In this Python tutorial, we will learn how to parse XML documents using ElementTree library. We have examples on how to use this library covering scenarios like accessing tag names, attributes, iterating over the child nodes, etc.
Python XML Parsing using ElementTree
ElementTree comes along with python.
We shall look into examples to parse the xml file, extract attributes, extract elements, etc. for all of the above libraries.

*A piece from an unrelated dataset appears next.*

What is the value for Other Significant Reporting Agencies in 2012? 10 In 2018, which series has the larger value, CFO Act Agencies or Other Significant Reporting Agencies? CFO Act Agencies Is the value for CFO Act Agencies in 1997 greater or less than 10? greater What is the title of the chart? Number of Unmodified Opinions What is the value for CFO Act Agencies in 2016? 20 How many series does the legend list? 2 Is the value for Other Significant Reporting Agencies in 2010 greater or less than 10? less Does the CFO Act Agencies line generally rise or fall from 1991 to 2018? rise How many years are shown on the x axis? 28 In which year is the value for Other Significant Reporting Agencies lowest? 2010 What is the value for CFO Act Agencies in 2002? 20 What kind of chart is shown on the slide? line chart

We shall consider following xml file for examples going forward in this tutorial.
sample.xml
<?xml version="1.0" encoding="UTF-8" ?>
<holidays year="2017">
<holiday type="other">
<date>Jan 1</date>
<name>New Year</name>
</holiday>
<holiday type="public">
<date>Oct 2</date>
<name>Gandhi Jayanti</name>
</holiday>
</holidays>
1. Get Root Tag Name
In the following program, we get the tag name of the root node.
Python Program
# Python XML Parsing
import xml.etree.ElementTree as ET
root = ET.parse('sample.xml').getroot()
tag = root.tag
print(tag)
Output
tutorialkart@arjun-VPCEH26EN:~/PycharmProjects/PythonTutorial/parsing$ python python_xml_parse_ElementTree.py
holidays
2. Get Attributes of Root
In the following program, we access the attributes of the root node.
Python Program
# Python XML Parsing
import xml.etree.ElementTree as ET
root = ET.parse('sample.xml').getroot()
# get all attributes
attributes = root.attrib
print(attributes)
# extract a particular attribute
year = attributes.get('year')
print('year : ',year)
Output
tutorialkart@arjun-VPCEH26EN:~/PycharmProjects/PythonTutorial/parsing$ python python_xml_parse_ElementTree.py
{'year': '2017'}
year : 2017
3. Iterate over child nodes of root
In the following program, we iterate over the child nodes of the root node using a For loop statement.
Python Program
# Python XML Parsing
import xml.etree.ElementTree as ET
root = ET.parse('sample.xml').getroot()
# iterate over all the nodes with tag name - holiday
for holiday in root.findall('holiday'):
print(holiday)
Output
tutorialkart@arjun-VPCEH26EN:~/PycharmProjects/PythonTutorial/parsing$ python python_xml_parse_ElementTree.py
<Element 'holiday' at 0x7fb5a107d3b8>
<Element 'holiday' at 0x7fb59fc2f868>
4. Iterate over child nodes of root and get their attributes
The following program is an extension to the previous program, where we access the attributes of the children, while iterating over them.
Python Program
# Python XML Parsing
import xml.etree.ElementTree as ET
root = ET.parse('sample.xml').getroot()
# iterate over child nodes
for holiday in root.findall('holiday'):
# get all attributes of a node
attributes = holiday.attrib
print(attributes)
# get a particular attribute
type = attributes.get('type')
print(type)
Output
tutorialkart@arjun-VPCEH26EN:~/PycharmProjects/PythonTutorial/parsing$ python python_xml_parse_ElementTree.py
{'type': 'other'}
other
{'type': 'public'}
public
5. Access Elements of a Node
In the following program, we access the elements of a specific node.
Python Program
# Python XML Parsing
import xml.etree.ElementTree as ET
root = ET.parse('sample.xml').getroot()
# iterate over all nodes
for holiday in root.findall('holiday'):
# access element - name
name = holiday.find('name').text
print('name : ', name)
# access element - date
date = holiday.find('date').text
print('date : ', date)
Output
tutorialkart@arjun-VPCEH26EN:~/PycharmProjects/PythonTutorial/parsing$ python python_xml_parse_ElementTree.py
name : New Year
date : Jan 1
name : Gandhi Jayanti
date : Oct 2
6. Access Elements of a Node without knowing their tag names
In the following program, we access the elements of a node, iteratively, in a For loop statement.
Python Program
# Python XML Parsing
import xml.etree.ElementTree as ET
root = ET.parse('sample.xml').getroot()
for holiday in root.findall('holiday'):
# access all elements in node
for element in holiday:
ele_name = element.tag
ele_value = holiday.find(element.tag).text
print(ele_name, ' : ', ele_value)
Output
tutorialkart@arjun-VPCEH26EN:~/PycharmProjects/PythonTutorial/parsing$ python python_xml_parse_ElementTree.py
date : Jan 1
name : New Year
date : Oct 2
name : Gandhi Jayanti
Conclusion
In this Python Tutorial, we learned how to parse an XML file using ElementTree library.